Dataset Overview

Hint

Quickstart: Find curated datasets or community datasets, choose a loss function via this loss overview, and verify that it works with your dataset.

It is important that your dataset format matches your loss function (or that you choose a loss function that matches your dataset format). See Training Overview > Dataset Format to learn how to verify whether a dataset format works with a loss function.

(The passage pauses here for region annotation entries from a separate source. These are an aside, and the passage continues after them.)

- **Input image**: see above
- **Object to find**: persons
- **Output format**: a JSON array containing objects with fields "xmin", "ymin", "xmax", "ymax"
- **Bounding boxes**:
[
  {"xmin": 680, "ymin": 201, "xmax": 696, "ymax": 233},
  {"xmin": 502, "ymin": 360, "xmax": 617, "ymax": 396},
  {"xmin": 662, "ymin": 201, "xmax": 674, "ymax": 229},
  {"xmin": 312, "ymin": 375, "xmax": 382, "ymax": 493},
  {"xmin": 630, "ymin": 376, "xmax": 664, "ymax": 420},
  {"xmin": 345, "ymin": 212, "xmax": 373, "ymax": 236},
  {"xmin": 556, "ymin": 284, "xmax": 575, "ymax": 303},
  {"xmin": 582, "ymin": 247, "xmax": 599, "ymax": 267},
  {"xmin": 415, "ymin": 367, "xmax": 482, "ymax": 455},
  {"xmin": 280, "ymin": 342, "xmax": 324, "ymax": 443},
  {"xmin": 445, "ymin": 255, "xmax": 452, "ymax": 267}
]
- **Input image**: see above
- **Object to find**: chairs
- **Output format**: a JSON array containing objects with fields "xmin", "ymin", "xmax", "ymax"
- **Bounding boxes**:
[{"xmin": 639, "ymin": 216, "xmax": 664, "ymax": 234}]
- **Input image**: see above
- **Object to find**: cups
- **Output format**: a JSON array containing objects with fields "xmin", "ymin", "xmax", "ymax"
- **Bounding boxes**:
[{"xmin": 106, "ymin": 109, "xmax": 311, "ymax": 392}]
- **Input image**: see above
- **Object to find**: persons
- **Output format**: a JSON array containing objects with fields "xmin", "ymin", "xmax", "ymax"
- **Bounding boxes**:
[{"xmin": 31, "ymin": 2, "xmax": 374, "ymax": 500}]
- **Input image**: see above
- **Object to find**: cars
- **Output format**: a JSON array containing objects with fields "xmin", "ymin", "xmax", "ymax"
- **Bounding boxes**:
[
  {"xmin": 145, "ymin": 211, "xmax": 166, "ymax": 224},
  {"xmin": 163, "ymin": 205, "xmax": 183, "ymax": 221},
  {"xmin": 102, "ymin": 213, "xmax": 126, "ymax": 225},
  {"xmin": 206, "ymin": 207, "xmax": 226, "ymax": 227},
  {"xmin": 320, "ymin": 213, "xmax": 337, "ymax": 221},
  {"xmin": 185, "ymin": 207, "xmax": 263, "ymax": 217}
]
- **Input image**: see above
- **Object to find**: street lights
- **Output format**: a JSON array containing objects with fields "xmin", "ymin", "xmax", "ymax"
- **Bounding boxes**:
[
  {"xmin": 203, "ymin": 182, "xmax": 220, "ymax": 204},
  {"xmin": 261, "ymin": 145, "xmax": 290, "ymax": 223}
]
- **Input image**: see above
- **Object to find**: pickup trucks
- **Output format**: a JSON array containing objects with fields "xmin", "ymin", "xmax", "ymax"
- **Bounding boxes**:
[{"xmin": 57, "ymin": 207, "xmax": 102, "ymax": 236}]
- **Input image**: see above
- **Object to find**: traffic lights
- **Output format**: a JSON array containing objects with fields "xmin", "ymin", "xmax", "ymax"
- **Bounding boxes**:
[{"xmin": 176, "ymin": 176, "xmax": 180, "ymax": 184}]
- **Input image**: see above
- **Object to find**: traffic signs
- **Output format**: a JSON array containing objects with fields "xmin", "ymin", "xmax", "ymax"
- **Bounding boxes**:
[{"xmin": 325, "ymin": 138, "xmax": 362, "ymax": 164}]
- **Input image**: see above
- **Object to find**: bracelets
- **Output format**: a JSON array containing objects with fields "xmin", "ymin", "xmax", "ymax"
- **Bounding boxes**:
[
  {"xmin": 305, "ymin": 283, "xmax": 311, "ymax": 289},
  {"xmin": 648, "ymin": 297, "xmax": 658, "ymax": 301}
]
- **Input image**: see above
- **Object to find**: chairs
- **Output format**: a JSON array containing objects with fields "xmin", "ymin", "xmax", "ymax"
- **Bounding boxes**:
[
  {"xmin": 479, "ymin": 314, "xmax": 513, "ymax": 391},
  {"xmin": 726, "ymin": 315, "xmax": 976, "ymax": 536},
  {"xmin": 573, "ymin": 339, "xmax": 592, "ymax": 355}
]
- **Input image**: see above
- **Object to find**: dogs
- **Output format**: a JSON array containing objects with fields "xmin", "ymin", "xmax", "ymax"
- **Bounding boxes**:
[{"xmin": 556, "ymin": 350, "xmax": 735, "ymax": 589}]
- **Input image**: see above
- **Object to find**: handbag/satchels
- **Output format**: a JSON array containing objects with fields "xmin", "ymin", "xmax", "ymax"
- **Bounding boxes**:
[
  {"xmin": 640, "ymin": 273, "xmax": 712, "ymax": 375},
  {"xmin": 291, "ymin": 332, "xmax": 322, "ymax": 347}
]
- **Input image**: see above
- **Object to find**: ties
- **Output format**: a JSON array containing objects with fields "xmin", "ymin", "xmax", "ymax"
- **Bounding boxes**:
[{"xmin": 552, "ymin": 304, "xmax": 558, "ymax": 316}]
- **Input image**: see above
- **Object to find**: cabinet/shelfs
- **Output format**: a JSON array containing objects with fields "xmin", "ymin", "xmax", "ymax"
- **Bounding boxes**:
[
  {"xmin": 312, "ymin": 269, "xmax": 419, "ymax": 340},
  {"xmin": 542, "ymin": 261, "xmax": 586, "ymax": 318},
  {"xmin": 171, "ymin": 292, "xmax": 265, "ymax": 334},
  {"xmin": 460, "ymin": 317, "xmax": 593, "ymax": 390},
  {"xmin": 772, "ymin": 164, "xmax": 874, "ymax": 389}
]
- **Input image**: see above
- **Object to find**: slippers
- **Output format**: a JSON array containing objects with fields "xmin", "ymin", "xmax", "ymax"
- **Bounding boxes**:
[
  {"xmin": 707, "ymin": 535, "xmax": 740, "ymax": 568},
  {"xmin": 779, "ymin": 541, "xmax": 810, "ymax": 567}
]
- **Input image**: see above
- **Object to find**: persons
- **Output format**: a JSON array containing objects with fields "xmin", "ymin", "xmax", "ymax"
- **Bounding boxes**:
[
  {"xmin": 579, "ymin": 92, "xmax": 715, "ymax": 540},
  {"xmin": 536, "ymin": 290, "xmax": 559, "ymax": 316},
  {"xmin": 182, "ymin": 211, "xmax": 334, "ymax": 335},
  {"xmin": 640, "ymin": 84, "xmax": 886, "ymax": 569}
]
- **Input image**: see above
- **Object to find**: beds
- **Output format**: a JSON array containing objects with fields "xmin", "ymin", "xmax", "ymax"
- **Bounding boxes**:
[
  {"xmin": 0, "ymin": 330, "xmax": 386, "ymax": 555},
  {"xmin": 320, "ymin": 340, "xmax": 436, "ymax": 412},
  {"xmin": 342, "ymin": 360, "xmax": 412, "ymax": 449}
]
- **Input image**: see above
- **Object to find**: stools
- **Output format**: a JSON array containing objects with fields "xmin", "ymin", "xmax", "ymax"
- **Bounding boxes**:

In practice, most dataset configurations will take one of four forms:

Note that it is often simple to transform a dataset from one format to another, such that it works with your loss function of choice.

Tip

You can use mine_hard_negatives() to convert a dataset of positive pairs into a dataset of triplets. It uses a SentenceTransformer model to find hard negatives: texts that are similar to the first dataset column, but are not quite as similar as the text in the second dataset column. Datasets with hard triplets often outperform datasets with just positive pairs.

For example, we mined hard negatives from sentence-transformers/gooaq to produce tomaarsen/gooaq-hard-negatives and trained tomaarsen/mpnet-base-gooaq and tomaarsen/mpnet-base-gooaq-hard-negatives on the two datasets, respectively. Sadly, the two models use a different evaluation split, so their performance can’t be compared directly.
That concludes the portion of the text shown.